Комсомолец Че, он же экс-начальник станции «Беллинсгаузен», помахал ручкой гостеприимным чилийцам и долговязому Филиппу Кусто. Те с недоумением наблюдали за нашим внезапным отходом, наверняка сожалея, что не состоялась встреча двух научных судов, решающих общие задачи.
Наш экипаж тоже сожалел, что не удалось встретиться с командором Жаком Ивом Кусто и увидеть легендарное CALYPSO, о котором в те годы знал весь мир. По-видимому, эта встреча не была записана в Книгу судеб.
Зато комсомольцу Че в Книге судеб уже было прописано кресло зампредседателя в будущей Государственной Думе.
Штурману Петровичу, почёсывающему свою нечёсаную голову, ничего выдающегося прописано не было. Лишь одна забота о семье и детях.
Филиппу Кусто был начертан трагический финал. Ему оставалось жить всего шесть лет. Он погибнет в 1979 году, участвуя в съёмках на гидроплане «Каталина». Во время приводнения нос машины внезапно «зароется» в воду. Весь экипаж останется целым и невредимым. Только на борту не будет Филиппа Кусто. Его тело так и не найдут.
Командор, Жак Ив Кусто, прокладывал в Книге судеб оптимальный маршрут к восточному побережью острова Кинг-Джордж, на российских картах имеющего второе название – Ватерлоо.
А что мне было прописано в Книге судеб? Этого никто не узнает, в том числе и я. Поскольку прочитать её нам не дано. Следовал ли я указаниям судьбы, трудно сказать. Но судьба точно вручила мне в руки перо, чтобы описать то, что попадалось на моём пути. В этом я не сомневаюсь.
Именины на леднике
Рассказ полярника Вити Никитина
У Вити Боярского был день рождения. Кто его знал тогда, кроме родителей, жены и сотоварищей? Уже потом, спустя полтора десятка лет, когда он пересечёт на лыжах всю Антарктиду, о нём начнут говорить в полярных кругах и за их пределами. Дальнейшие его «похождения» не вписываются в мышление обывателя: многократные походы к Северному полюсу, пересечение Ледовитого океана с востока на запад и пр. и пр. и пр.
16 сентября 1976 года 26-й день рождения Вити Боярского мы отмечали на буровой, стоящей на шельфовом леднике Земли Королевы Мод, в сорока километрах от советской антарктической станции «Новолазаревская».
По этому случаю наш геофизик Володя Степанов сделал фирменные пельмени и торт. Развели спирт. Вечером после буровых работ все собрались в командирском балке[3] за праздничным столом.
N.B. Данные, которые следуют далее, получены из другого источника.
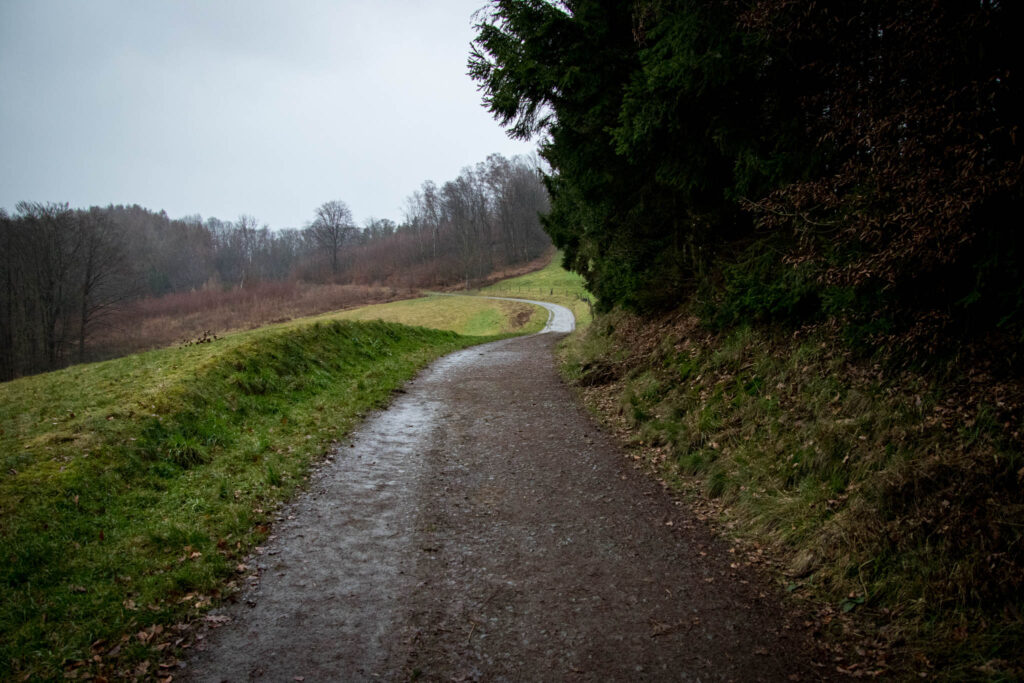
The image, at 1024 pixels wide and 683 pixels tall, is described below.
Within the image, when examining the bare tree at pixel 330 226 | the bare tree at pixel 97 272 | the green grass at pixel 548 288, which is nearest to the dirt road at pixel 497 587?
the green grass at pixel 548 288

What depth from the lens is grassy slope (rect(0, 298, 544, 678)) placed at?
390 cm

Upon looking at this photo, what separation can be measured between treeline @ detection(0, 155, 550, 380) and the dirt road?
3059 centimetres

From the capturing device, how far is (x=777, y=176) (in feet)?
21.1

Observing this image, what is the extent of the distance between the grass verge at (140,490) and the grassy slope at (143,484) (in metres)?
0.02

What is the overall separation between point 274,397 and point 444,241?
7255 cm

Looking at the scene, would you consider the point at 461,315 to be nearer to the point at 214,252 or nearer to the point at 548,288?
the point at 548,288

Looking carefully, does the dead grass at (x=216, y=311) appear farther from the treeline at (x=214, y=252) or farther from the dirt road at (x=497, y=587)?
the dirt road at (x=497, y=587)

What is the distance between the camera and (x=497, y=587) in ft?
14.3

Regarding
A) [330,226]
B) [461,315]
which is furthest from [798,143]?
[330,226]

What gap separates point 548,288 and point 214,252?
66.5m

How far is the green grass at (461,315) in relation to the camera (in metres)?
41.6

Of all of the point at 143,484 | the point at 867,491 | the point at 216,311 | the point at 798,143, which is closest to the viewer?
the point at 867,491

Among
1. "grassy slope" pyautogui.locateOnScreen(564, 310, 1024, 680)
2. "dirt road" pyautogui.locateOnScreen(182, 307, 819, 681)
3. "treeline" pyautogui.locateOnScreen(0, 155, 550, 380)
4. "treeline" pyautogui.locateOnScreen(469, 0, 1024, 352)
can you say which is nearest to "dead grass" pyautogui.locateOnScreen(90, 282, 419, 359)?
"treeline" pyautogui.locateOnScreen(0, 155, 550, 380)

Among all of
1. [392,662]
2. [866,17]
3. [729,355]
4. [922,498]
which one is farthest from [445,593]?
[866,17]
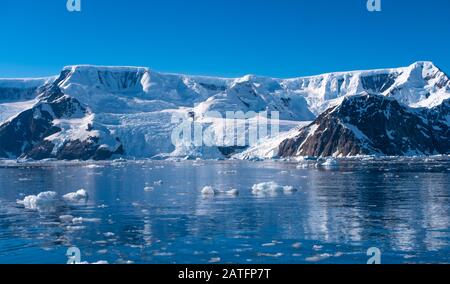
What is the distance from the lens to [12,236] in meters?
39.2

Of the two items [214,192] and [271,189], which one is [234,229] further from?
[271,189]

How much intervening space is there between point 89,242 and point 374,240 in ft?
61.9

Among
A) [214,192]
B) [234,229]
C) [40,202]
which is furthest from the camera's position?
[214,192]

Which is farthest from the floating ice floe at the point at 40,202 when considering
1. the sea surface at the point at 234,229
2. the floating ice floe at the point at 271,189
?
the floating ice floe at the point at 271,189

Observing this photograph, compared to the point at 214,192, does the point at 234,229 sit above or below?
below

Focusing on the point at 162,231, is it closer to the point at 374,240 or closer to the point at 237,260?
the point at 237,260

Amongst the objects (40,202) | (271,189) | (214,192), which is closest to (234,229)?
(40,202)

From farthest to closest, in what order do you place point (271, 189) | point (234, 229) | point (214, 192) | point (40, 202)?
point (271, 189)
point (214, 192)
point (40, 202)
point (234, 229)

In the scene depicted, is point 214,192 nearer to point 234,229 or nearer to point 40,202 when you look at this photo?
point 40,202

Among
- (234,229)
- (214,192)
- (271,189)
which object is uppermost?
(271,189)

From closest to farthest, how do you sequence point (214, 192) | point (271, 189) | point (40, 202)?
point (40, 202) → point (214, 192) → point (271, 189)

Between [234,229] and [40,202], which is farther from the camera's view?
[40,202]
Посидели, попели песни под гитару. Начальник нашей станции Лев Иванович по радио поздравил именинника. За стенами балка метель-пурга, пустыня великая ледяная, а здесь свет, друзья, гитарный перезвон, разговоры, еда, тепло, и становится по-настоящему радостно и торжественно, спокойно и легко на душе. Такого чувства нигде больше не испытаешь.
Но вот пора расходиться, завтра утром опять бурение ледяного шельфа, надо выспаться. Два Володи остаются в своём командирском балке, а мы – два Вити – надеваем каэшки[4], накидываем капюшоны, застёгиваемся поплотней и – в пургу, которая к этому времени разыгралась не на шутку. До нашего балка всего-то метров двадцать будет, но метёт крепко.
3
Балок – щитовой утеплённый домик на полозьях.
4
Каэшка – специальная тёплая ветрозащитная куртка на верблюжьем меху. Название пошло от аббревиатуры КАЭ – Комплексная Антарктическая экспедиция.